Turn the text of all the items below into a JSON list of strings, with one string per line and blank lines left out.

#### Material

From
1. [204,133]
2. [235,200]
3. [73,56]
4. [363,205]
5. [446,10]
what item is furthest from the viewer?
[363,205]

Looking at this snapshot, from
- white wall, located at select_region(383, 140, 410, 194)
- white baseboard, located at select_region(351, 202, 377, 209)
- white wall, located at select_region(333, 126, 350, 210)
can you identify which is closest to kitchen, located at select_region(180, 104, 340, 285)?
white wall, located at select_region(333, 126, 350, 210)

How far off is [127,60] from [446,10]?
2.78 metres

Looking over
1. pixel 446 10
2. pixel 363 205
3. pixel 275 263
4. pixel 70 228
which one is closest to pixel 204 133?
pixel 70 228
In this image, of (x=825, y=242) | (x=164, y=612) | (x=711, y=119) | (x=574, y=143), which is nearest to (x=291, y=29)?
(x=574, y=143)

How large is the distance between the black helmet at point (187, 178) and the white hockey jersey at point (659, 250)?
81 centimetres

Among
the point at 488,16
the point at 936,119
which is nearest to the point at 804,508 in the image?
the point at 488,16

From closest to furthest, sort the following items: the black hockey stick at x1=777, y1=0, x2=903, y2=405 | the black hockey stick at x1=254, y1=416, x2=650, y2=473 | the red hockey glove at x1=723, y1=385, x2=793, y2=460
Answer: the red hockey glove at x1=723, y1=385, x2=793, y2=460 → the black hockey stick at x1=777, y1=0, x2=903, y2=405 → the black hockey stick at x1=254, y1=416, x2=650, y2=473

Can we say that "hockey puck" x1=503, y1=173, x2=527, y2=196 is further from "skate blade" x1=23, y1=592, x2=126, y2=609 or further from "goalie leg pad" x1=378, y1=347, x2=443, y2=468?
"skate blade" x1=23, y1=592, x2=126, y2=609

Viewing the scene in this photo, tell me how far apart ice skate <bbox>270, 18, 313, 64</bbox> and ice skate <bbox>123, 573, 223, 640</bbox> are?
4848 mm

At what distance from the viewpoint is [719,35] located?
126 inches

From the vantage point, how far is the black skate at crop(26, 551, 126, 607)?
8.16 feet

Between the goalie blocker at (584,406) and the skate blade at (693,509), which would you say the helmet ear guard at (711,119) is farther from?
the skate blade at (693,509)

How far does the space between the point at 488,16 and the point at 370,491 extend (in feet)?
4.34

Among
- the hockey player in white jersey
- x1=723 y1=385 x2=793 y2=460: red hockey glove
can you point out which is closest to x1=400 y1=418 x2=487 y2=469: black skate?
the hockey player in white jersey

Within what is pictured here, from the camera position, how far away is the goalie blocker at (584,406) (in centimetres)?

########

> **Answer to this exercise**
[
  "From",
  "1. [204,133]",
  "2. [235,200]",
  "3. [73,56]",
  "4. [363,205]",
  "5. [446,10]",
  "what item is furthest from the viewer?",
  "[363,205]",
  "Looking at this snapshot, from",
  "- white wall, located at select_region(383, 140, 410, 194)",
  "- white baseboard, located at select_region(351, 202, 377, 209)",
  "- white wall, located at select_region(333, 126, 350, 210)",
  "can you identify which is closest to kitchen, located at select_region(180, 104, 340, 285)?",
  "white wall, located at select_region(333, 126, 350, 210)",
  "How far off is [127,60] from [446,10]?",
  "2.78 metres",
  "Looking over",
  "1. pixel 446 10",
  "2. pixel 363 205",
  "3. pixel 275 263",
  "4. pixel 70 228",
  "which one is closest to pixel 204 133?",
  "pixel 70 228",
  "In this image, of (x=825, y=242) | (x=164, y=612) | (x=711, y=119) | (x=574, y=143), which is nearest to (x=291, y=29)?",
  "(x=574, y=143)",
  "How large is the distance between the black helmet at point (187, 178) and the white hockey jersey at point (659, 250)?",
  "81 centimetres",
  "Among",
  "the point at 488,16",
  "the point at 936,119",
  "which is nearest to the point at 804,508 in the image?",
  "the point at 488,16",
  "From closest to furthest, sort the following items: the black hockey stick at x1=777, y1=0, x2=903, y2=405 | the black hockey stick at x1=254, y1=416, x2=650, y2=473 | the red hockey glove at x1=723, y1=385, x2=793, y2=460",
  "Answer: the red hockey glove at x1=723, y1=385, x2=793, y2=460 → the black hockey stick at x1=777, y1=0, x2=903, y2=405 → the black hockey stick at x1=254, y1=416, x2=650, y2=473",
  "Can we say that \"hockey puck\" x1=503, y1=173, x2=527, y2=196 is further from \"skate blade\" x1=23, y1=592, x2=126, y2=609 or further from \"goalie leg pad\" x1=378, y1=347, x2=443, y2=468?",
  "\"skate blade\" x1=23, y1=592, x2=126, y2=609",
  "Viewing the scene in this photo, tell me how far apart ice skate <bbox>270, 18, 313, 64</bbox> and ice skate <bbox>123, 573, 223, 640</bbox> are?",
  "4848 mm",
  "At what distance from the viewpoint is [719,35] located?",
  "126 inches",
  "From the vantage point, how far is the black skate at crop(26, 551, 126, 607)?",
  "8.16 feet",
  "Between the goalie blocker at (584,406) and the skate blade at (693,509), which would you say the helmet ear guard at (711,119) is farther from?",
  "the skate blade at (693,509)",
  "How far does the space between the point at 488,16 and the point at 370,491 extend (in feet)?",
  "4.34",
  "Among",
  "- the hockey player in white jersey",
  "- x1=723 y1=385 x2=793 y2=460: red hockey glove",
  "can you point out which is closest to x1=400 y1=418 x2=487 y2=469: black skate?",
  "the hockey player in white jersey",
  "Within what is pictured here, from the camera position, how far away is the goalie blocker at (584,406) (in centimetres)?"
]